Had Ted Morely known what was being said about him down in the village he would not have sped his pen so calmly over the paper, but, as it was, he was at peace with the world. He was writing of the afternoon’s game at length and with, perhaps, unnecessary detail, for his father and mother knew woefully little about football. Having reached the end of the third page, he laid down his pen and read over his effort.
“It was rotten luck for Jack, and everyone’s awfully sorry for him. They say he’s quite out of the Fairfield game. Isn’t that the limit? I haven’t seen him since they lugged him off the field, but I guess he’s beastly cut up about it. I took his place after he was hurt and played all of the fourth quarter. You know I’ve been fighting Preston all Fall, and now it looks like I’d won. Anyway, if Jack doesn’t play Saturday I’m bound to get in sooner or later, for Fairfield plays a stiff game and not many fellows last through. To-day we were 17 to their 7 when I went in and Thornton ran in a lot of subs and we only tried to hold the other fellow from scoring any more. You needn’t worry about my shoulder because it’s just as good as it ever was. I wouldn’t have said anything about it if it had been serious——”
He scored that out heavily and wrote above it. “It was only a wrench and nothing to bother about. I’ve been in mean luck this Fall about getting bunged up. You remember I had tonsilitis when we played Camden High and then there was the time I sort of fainted at practice one day, but that was only something I’d eaten, the doctor said, and then hurting that old shoulder took me out of the Fielding game. I’ll bet you that if they let me play Saturday there won’t be anything the matter with me, or if there is no one will know it! We want to win this year pretty bad and the school’s made up its mind to do it, too. I wish you could see some of the meetings we’ve been having. Talk about enthusiasm, gee, no one’s got anything on us. Well, I’ll write again after the game and you’ll know then how it comes out. If you want to know before that you will find it in the Reading paper, I guess. Now I must stop and go to bed. I’ve written a pretty long letter for me. Lots of love to you both.”

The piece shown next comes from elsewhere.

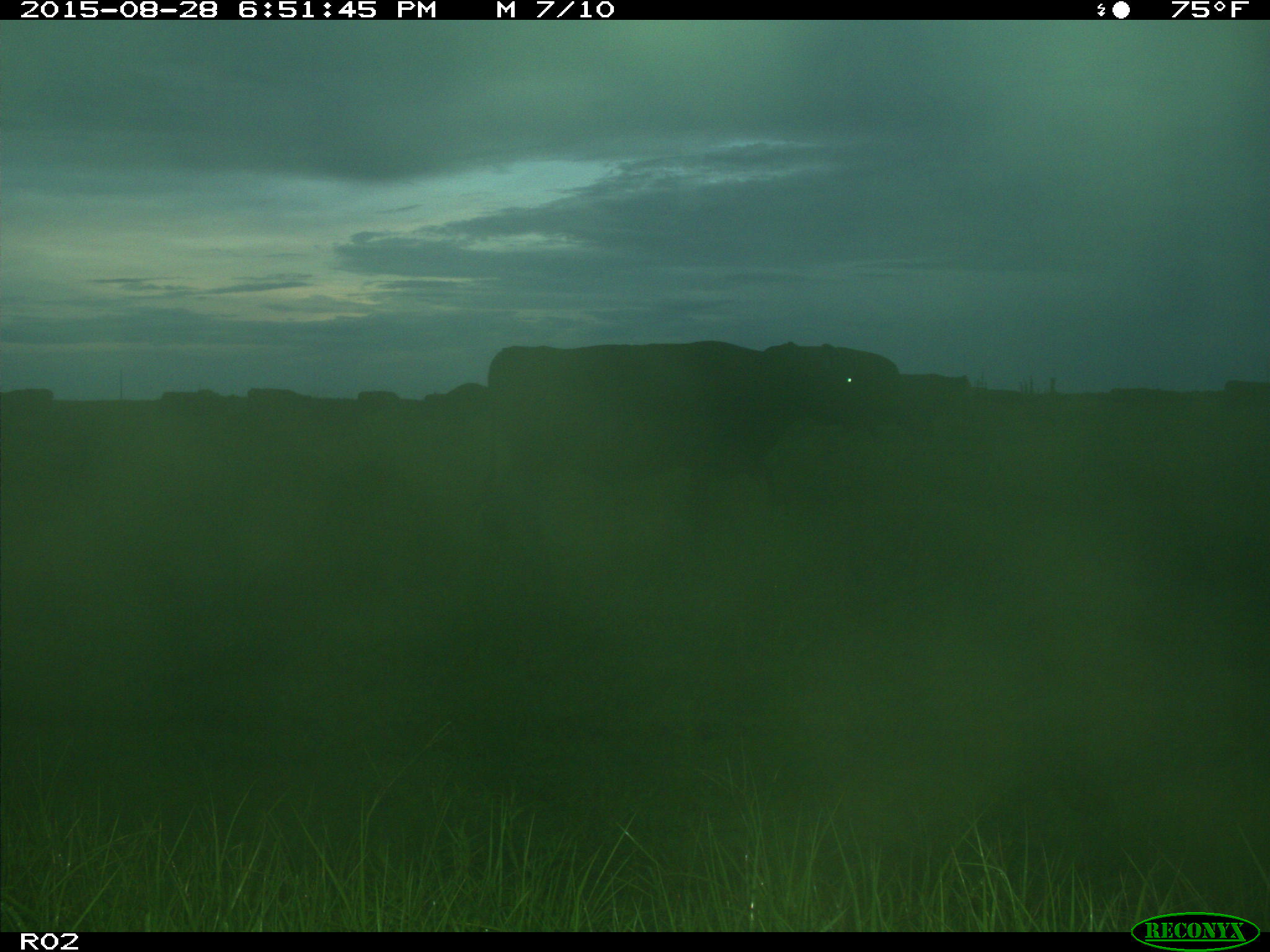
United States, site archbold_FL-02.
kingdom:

He signed it “Your aff. son, Ted,” folded it away into the envelope, wrote the address and leaned the letter against the drop-light so that he would see it and remember to borrow a stamp from his room-mate and post it the next morning. Then, with a comfortable yawn, he arose and removed his jacket. In doing so he winced slightly, frowned and rubbed his left shoulder a moment before he began to wind the old-fashioned silver watch that had been his father’s and had descended to him on his sixteenth birthday, nearly a year ago. When his room-mate came in Ted was fast asleep and dreaming brave dreams.